[Start of section]
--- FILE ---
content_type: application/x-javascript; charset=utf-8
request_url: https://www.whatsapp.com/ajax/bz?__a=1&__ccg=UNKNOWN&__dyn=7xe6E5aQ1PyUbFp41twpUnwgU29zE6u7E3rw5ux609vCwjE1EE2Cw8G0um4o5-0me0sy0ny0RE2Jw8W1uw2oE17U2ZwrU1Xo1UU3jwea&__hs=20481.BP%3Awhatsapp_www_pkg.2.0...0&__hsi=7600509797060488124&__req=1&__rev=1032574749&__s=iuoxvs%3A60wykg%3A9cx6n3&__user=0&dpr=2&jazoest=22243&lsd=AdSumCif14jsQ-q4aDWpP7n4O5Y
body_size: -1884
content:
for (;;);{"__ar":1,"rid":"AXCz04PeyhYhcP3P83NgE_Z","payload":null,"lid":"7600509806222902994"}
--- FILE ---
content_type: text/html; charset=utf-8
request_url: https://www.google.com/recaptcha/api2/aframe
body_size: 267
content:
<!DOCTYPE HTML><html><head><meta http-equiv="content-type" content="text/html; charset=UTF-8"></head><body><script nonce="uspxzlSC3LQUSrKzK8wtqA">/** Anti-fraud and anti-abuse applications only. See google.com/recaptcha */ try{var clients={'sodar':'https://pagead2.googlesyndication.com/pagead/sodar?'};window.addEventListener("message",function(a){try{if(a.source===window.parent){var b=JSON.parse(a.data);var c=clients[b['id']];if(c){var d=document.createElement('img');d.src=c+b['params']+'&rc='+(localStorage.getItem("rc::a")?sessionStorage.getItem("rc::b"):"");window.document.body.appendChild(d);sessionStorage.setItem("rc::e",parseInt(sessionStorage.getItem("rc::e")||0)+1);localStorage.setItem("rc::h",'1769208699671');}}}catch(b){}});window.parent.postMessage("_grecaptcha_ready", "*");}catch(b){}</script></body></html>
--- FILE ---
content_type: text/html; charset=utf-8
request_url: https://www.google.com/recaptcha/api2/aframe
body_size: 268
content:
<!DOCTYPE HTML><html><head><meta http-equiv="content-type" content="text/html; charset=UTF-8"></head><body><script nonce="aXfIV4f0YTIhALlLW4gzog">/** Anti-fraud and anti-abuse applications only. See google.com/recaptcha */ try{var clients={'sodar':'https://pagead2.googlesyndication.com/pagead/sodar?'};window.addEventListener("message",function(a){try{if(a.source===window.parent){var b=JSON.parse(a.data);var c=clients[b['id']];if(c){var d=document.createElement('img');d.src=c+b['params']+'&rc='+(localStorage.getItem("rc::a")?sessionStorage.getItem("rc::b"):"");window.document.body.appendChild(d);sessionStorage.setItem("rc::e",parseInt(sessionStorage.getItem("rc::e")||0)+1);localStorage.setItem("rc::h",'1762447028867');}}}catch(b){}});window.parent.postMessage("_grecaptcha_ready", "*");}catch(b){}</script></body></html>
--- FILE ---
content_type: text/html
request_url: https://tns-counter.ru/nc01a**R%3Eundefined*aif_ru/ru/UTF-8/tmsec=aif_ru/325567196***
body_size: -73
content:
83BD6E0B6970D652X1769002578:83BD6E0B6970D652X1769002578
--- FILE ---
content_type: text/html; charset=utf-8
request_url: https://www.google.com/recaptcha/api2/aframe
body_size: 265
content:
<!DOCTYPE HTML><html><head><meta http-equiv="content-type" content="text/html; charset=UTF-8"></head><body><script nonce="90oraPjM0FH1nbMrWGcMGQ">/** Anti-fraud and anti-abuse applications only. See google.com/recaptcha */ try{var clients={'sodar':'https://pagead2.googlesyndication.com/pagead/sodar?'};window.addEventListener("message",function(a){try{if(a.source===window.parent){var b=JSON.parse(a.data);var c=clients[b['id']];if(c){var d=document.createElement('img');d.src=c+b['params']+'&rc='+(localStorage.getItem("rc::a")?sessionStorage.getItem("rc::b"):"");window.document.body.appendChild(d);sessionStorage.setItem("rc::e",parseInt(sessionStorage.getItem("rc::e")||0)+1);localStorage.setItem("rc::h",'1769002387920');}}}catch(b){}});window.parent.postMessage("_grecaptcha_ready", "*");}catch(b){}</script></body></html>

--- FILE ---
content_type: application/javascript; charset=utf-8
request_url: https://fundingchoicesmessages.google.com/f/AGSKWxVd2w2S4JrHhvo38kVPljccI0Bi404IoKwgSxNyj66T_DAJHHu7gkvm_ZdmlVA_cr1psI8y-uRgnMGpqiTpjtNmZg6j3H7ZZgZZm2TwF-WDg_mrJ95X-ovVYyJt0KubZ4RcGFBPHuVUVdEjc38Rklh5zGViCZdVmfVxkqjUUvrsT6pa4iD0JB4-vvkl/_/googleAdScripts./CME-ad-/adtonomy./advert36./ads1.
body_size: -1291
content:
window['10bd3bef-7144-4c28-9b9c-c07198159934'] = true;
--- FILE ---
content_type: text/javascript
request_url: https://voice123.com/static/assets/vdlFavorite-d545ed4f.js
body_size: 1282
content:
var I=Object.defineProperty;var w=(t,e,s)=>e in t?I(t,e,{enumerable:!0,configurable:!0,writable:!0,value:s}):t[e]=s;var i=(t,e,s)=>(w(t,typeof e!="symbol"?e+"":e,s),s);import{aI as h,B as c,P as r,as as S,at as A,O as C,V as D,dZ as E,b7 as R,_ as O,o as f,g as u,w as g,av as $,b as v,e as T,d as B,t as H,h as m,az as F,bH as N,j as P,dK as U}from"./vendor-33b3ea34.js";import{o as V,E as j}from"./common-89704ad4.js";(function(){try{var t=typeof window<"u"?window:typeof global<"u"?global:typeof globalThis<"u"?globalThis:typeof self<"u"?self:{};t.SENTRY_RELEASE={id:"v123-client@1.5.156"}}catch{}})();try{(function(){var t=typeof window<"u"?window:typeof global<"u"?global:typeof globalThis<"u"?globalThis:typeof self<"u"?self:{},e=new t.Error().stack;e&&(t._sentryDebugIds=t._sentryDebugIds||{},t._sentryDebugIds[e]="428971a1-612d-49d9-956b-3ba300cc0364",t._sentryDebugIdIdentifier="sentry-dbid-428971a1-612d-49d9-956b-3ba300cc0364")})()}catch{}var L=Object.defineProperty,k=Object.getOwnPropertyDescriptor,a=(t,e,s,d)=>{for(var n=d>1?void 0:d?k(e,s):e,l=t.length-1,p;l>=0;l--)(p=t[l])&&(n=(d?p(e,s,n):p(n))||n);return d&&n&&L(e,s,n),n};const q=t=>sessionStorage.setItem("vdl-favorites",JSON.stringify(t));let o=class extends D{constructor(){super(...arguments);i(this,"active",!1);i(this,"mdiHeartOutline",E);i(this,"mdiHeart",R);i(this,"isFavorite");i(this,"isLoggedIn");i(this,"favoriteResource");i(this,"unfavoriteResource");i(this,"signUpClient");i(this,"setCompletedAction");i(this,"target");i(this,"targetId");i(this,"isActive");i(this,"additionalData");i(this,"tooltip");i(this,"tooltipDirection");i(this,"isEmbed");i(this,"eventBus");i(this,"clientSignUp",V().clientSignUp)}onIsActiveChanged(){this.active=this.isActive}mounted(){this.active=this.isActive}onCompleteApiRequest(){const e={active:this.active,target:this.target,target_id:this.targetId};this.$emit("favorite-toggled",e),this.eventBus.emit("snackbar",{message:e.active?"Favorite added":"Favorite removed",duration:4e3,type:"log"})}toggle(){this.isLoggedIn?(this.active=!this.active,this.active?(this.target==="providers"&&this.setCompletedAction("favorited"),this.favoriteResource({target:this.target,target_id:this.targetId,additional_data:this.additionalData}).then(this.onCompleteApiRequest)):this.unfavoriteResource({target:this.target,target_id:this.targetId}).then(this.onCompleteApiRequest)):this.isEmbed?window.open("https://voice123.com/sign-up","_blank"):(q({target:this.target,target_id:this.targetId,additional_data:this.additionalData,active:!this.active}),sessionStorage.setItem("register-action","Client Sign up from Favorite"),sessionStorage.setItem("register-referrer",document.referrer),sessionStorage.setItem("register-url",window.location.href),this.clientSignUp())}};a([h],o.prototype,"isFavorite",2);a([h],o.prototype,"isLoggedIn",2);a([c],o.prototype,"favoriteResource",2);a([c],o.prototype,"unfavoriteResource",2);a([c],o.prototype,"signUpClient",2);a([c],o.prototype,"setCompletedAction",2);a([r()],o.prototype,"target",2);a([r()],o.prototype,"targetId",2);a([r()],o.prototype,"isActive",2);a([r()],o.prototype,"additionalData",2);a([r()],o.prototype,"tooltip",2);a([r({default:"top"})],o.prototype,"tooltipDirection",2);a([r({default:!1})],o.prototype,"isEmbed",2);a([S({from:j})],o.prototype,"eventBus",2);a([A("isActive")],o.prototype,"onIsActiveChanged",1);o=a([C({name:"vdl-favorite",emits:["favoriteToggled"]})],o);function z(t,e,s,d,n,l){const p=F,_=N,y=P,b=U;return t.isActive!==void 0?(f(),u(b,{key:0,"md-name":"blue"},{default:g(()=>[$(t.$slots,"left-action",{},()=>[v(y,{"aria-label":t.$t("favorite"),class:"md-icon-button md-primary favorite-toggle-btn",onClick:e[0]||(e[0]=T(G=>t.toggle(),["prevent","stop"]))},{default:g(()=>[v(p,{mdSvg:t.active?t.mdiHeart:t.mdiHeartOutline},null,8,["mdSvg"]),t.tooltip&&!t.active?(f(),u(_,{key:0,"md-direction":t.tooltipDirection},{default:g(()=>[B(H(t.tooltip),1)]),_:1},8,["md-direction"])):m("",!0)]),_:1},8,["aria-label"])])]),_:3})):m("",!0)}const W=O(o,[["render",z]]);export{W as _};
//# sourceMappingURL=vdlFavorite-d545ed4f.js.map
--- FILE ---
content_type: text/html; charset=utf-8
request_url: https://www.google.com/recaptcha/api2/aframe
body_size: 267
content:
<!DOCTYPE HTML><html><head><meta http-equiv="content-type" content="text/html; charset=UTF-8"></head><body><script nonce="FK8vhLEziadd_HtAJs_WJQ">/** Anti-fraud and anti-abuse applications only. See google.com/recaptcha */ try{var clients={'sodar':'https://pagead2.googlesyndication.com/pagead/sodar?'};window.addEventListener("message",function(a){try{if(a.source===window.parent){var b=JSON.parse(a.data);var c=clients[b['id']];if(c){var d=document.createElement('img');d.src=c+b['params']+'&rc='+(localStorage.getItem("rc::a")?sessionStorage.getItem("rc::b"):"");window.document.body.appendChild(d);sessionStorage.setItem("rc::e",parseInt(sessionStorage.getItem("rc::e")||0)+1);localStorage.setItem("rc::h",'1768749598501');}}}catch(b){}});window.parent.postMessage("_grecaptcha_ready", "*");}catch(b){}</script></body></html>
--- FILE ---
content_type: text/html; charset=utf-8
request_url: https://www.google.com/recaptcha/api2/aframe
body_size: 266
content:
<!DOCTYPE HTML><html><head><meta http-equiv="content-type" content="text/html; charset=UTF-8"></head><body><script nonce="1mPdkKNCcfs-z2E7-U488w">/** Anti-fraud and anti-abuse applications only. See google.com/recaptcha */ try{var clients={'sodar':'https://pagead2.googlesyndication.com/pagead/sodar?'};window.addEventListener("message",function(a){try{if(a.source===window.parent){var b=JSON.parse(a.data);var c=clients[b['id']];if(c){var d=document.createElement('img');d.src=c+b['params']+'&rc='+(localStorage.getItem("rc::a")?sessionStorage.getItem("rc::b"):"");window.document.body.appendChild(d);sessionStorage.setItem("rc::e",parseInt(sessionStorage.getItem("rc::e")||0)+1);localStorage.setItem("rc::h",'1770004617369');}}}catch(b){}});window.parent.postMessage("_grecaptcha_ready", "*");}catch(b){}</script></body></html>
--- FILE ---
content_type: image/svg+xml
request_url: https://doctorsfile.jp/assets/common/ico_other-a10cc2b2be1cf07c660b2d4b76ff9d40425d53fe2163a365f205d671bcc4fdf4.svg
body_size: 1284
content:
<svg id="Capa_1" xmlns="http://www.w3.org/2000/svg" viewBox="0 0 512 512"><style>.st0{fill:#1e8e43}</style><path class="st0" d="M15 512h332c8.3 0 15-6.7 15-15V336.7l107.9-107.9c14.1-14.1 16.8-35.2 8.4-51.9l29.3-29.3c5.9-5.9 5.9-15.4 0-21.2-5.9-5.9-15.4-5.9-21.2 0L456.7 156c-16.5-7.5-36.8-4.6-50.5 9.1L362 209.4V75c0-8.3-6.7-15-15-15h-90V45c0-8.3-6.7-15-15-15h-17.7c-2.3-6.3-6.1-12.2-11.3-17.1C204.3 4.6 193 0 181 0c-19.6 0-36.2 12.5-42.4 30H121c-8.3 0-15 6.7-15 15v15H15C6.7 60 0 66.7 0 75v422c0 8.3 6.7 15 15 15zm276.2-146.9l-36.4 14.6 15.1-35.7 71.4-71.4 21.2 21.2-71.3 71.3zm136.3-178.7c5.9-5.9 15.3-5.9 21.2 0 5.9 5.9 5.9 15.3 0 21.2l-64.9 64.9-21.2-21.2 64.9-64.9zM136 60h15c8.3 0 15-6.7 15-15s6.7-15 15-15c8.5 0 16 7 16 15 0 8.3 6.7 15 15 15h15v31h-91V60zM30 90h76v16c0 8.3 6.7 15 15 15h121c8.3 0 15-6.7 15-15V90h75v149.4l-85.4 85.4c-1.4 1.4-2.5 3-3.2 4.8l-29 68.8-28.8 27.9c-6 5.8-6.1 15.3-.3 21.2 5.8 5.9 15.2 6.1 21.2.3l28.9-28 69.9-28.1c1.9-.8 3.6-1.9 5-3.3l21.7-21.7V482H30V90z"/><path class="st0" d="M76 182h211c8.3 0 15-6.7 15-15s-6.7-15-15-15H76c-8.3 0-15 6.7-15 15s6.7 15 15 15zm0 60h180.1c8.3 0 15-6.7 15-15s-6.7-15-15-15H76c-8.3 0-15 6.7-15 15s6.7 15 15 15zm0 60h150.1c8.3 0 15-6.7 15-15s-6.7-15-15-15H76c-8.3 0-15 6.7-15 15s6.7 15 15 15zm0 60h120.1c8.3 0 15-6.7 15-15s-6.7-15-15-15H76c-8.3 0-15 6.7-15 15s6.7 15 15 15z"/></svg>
[End of section]
**Task objective**
Would you show each line of the material above that contains the string "javascript"?

**Solved problem**
content_type: application/x-javascript; charset=utf-8
content_type: application/javascript; charset=utf-8
content_type: text/javascript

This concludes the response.